Monitoring
Om de impact van de brand en het herstelproces goed te begrijpen, is een breed onderzoeksprogramma gestart. Een deel van het onderzoek wordt uitgevoerd door de Universiteit van Gent. De monitoring wordt door Het Zeeuwse Landschap uitgevoerd, samen met diverse vrijwilligers. Lucien Calle, vrijwilliger beheer en ecologie bij Het Zeeuwse Landschap, houdt de onderzoeksresultaten en waarnemingen nauwlettend bij. Inmiddels zijn er 165 soorten op de brandplek geregistreerd.

Loopkevers
De nieuwe aanwezigheid van zoveel kaal zand is heel gunstig voor soorten als de Bastaard zandloopkever en de Groene zandloopkever (foto), die opvallend zijn toegenomen na de brand. Waar eerder slechts enkele exemplaren werden gezien, zijn dat er nu tientallen tot wel honderd. De kevers zijn zonaanbidders en houden van open zand: de nieuwe, open zandvlakten vormen dus een ideaal leefgebied.

Boktorren en prachtkevers
Er zijn wel elf soorten houtgebonden boktorren waargenomen door vrijwilligers. Ze trokken 's nachts met zaklampen het gebied in om te inventariseren. Met resultaat. Zo werden er van de Veranderlijke boktor op de eerste nacht zelfs 31 exemplaren geteld en op de tweede nacht van de Bruine grootoogboktor 23.
Bijen en wespen
Verbrande boomstammen zonder bast vormen een nieuwe woonplek voor bijen, wespen en houtbewonende kevers. Zo werd de Tronkenbij gespot, samen met haar parasiet, de Gewone tubebij. En de Kleine harsbij, normaal zelden in Zeeland, werd zelfs betrapt terwijl ze hars verzamelde van een verbrande spar.

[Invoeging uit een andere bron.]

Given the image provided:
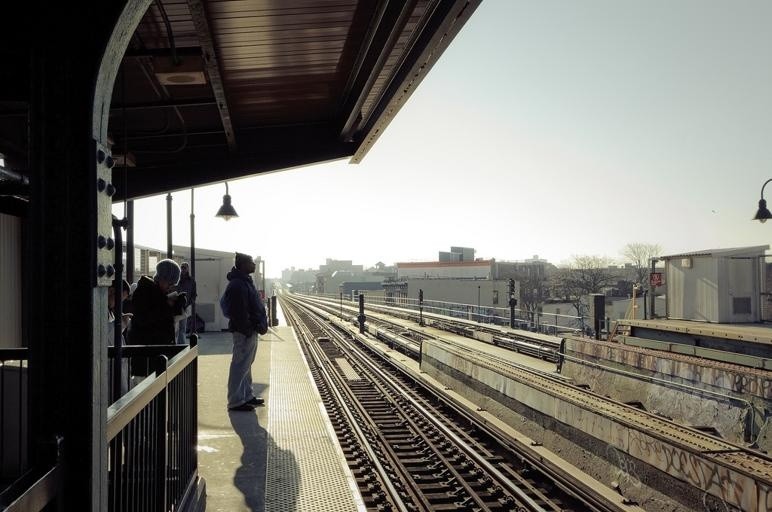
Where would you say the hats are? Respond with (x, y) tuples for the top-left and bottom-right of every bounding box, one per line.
(156, 259), (181, 283)
(179, 261), (189, 270)
(235, 252), (251, 267)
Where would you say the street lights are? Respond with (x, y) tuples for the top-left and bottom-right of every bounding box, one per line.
(190, 179), (240, 331)
(752, 179), (772, 224)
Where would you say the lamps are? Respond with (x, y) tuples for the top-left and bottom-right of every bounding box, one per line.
(214, 179), (238, 222)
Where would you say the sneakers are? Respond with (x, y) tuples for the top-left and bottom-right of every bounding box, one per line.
(246, 396), (265, 405)
(228, 402), (255, 412)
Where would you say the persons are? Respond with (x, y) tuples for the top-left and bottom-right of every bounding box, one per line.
(227, 252), (268, 411)
(107, 258), (197, 396)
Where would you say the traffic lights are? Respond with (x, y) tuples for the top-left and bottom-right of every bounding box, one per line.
(510, 279), (516, 295)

Een andere opvallende verschijning was de Zwarte dennenhoutwesp, die nog nooit eerder in Zeeland is gezien!

Planten en bomen
Op de brandplek staan nog enkele oude veteraaneiken, sommige zijn de oudste uit de streek. Deze bomen zijn beschadigd en enkele 'bloeden' nog steeds: sap stroomt uit beschadigde delen van de stam. Toch is er hoop. Uit wortels en stammen ontspruiten nieuwe twijgen. Om vraat door reeën tegen te gaan zijn deze bomen tijdelijk uitgerasterd en hopelijk kunnen de bomen herstellen.

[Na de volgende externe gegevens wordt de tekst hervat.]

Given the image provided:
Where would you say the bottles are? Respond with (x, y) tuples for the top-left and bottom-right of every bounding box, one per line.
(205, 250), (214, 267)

Verdere plantengroei kwam traag op gang: er groeide vooral veel Schapenzuring, dat al snel woekerde. Daarnaast doken veel exoten op, zoals de bekende Amerikaanse vogelkers en Reuzenbalsemien. Inmiddels zijn ook diverse ruigteplanten gezien, waarvan de zaden waarschijnlijk nog in de bodem aanwezig waren. Het gaat om onder andere de akkerdistel en perzikkruid.
Onverwachte impuls
De bosbrand had een grote impact op de natuur in de Clingse Bossen. Hoewel sommige dieren het niet overleefden, kregen andere soorten juist nieuwe kansen. Alles wijst erop dat de brand de biodiversiteit in het gebied een onverwachte impuls heeft gegeven.